Sig frowned at the question and then added, “word of mouth.” A small light from a Zippo could be seen inside the palm of Sig’s hand. “They have their own little trade organization down here. They’ll talk each other up, if there’s something in it for them. It’s the best advertising they can get at this level. Everyone helps everyone else out. You know, quid pro quo.”
“How can he string all of his wild theories together to sound so plausible?” Benelli thought. It drove her nuts, but it was all that they had at this point. A shot in the dark was better than back to the drawing board. Sig was already walking across the street at the vendor he saw. She decided to stay there and let him do all of the work this time. She needed a break from the race.
“Hey buddy, how much for the apple?” Unwittingly, Sig walked straight up to the man whose cart recently became part of the car chase obstacle course. Fortunately for him, the merchant never got a good look at his face. The corpulent senior looked up attentively, after he put the pen down on his crossword puzzle.
“30 cents,” replied the immigrant. “You look like a shrewd man, and shrewd men know it’s the best deal you’ll find around here.”
“Great. I’ll take that, a peach, and a pint of blueberries. By the way, I’m looking to pick up some flowers for a special someone. Do you know where I could get that on the street?

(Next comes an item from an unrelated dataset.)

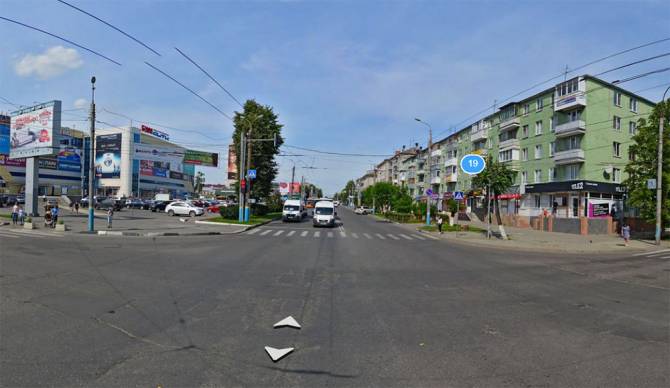В Брянске на улице III Интернационала появится новое освещение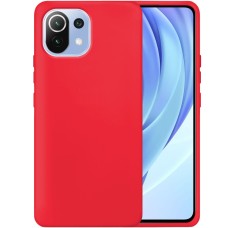 Силикон Original 360 Case Xiaomi Mi 11 (Красный)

All of the florists around here don’t have anything I want.”
The old man’s eyes sparkled and a smile spread across his face. “Aha! You’re in trouble with your lady friend, ah?” He nodded toward Benelli on the other side of the street. “You’re wise to beg for forgiveness. You’re also a lucky man. My wife sells flowers to people who want to remember their dead. You can find her near the graveyard.”
It never occurred to Sig that there were still grieving people in Old Town. Where else would they go? The proximity would also be perfect for Tiny. The times didn’t jive well, but he could always loiter about during the daytime. He’s obviously not the brains of the operation. Sig handed a few crumpled bills to the seller and denied his change. A sense of accomplishment came over the fruit seller, as he thought all of his work paid off. Little did he know it could have been twice the price, and Sig would still have paid him.
“Thanks, friend, I’m always around if you want more fruit!” The merchant beamed not only for the profit from the sale, but the prospect of future income. Sometimes the small things in life mean a lot. Sig tucked the produce under his arm and trotted back to his partner.
“You starting a health food kick?” Benelli was eying the peach. She hadn’t eaten much all day, and she was starting to get curt. Not being as dense as he looked, Sig tossed the fruit to her. “Here, it looks like you’re going to pass out.”
With the bite of peach still in her mouth, Benelli mumbled,“what did you find out?” The sticky sweet juice dribbled down her chin as manners were for another day. Sig bit into the apple dramatically. “We need to go to Chestnut Grove to pay our respects.”